_Problem details_
Print the material word for word, starting at the line that contains "天天視頻app官方下載最新版2025" and stopping after the line that contains "#غرفة_الأخبار | صابرين".

_Source information_

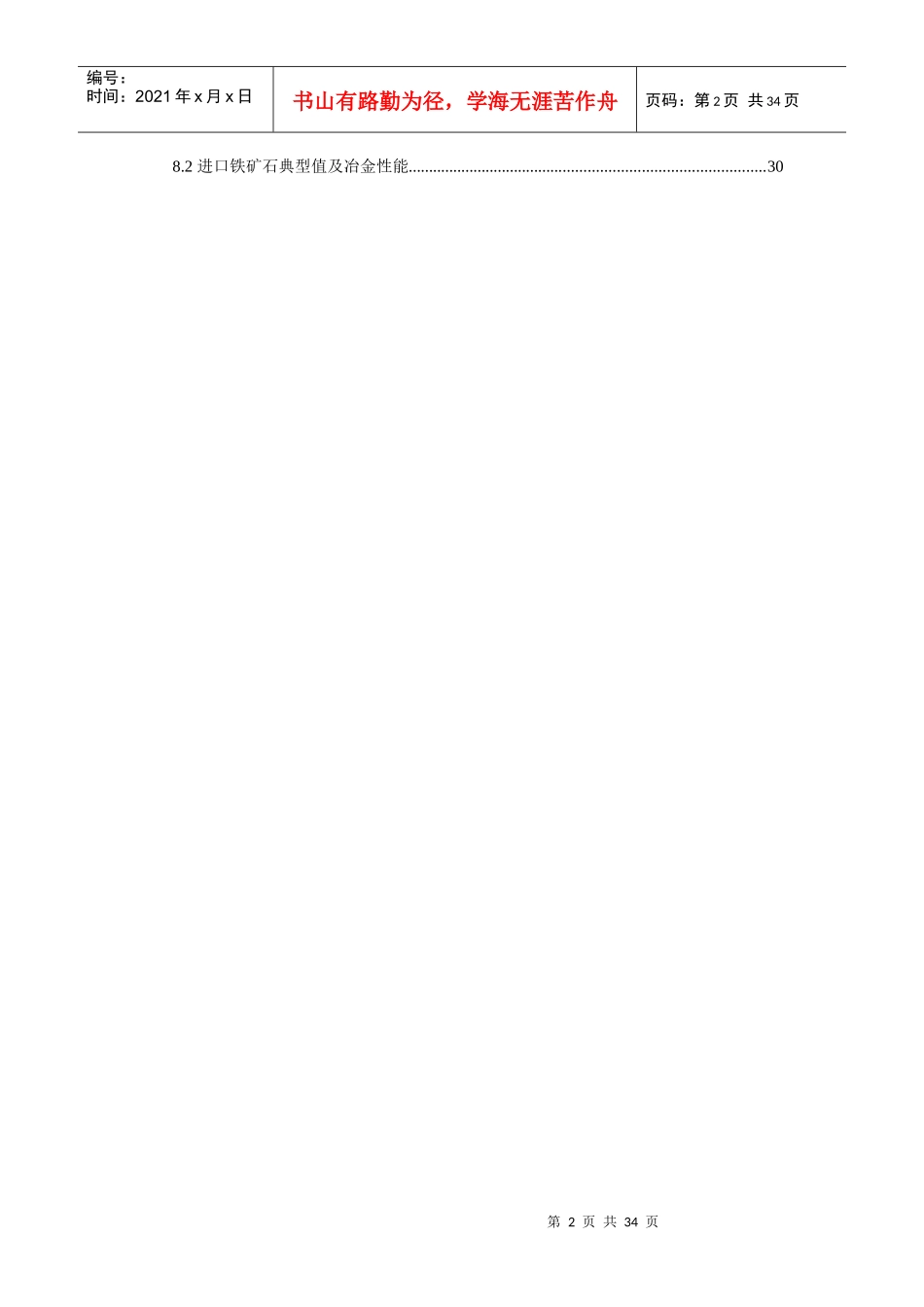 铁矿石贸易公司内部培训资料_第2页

* * *

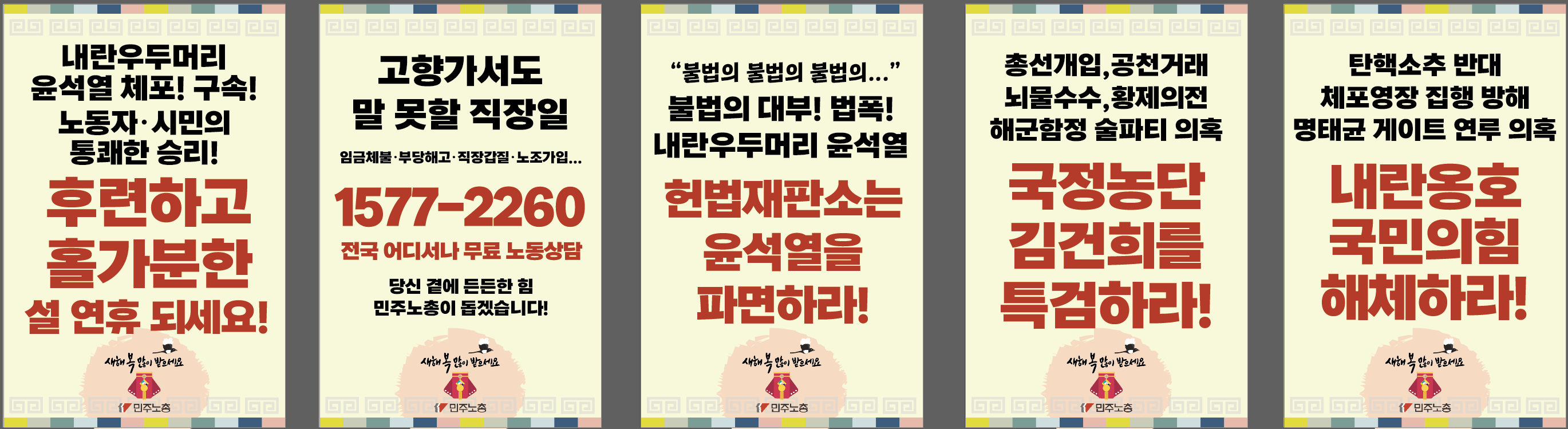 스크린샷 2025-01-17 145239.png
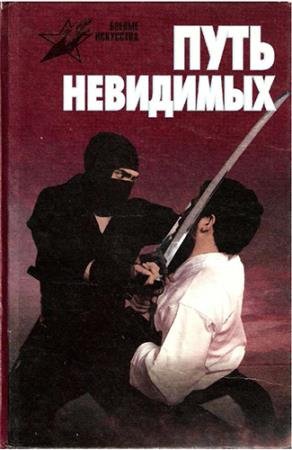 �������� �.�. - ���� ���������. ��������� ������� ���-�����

* * *

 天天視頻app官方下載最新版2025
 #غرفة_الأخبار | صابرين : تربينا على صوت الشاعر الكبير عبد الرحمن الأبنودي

_Result for this task_
 天天視頻app官方下載最新版2025
 #غرفة_الأخبار | صابرين : تربينا على صوت الشاعر الكبير عبد الرحمن الأبنودي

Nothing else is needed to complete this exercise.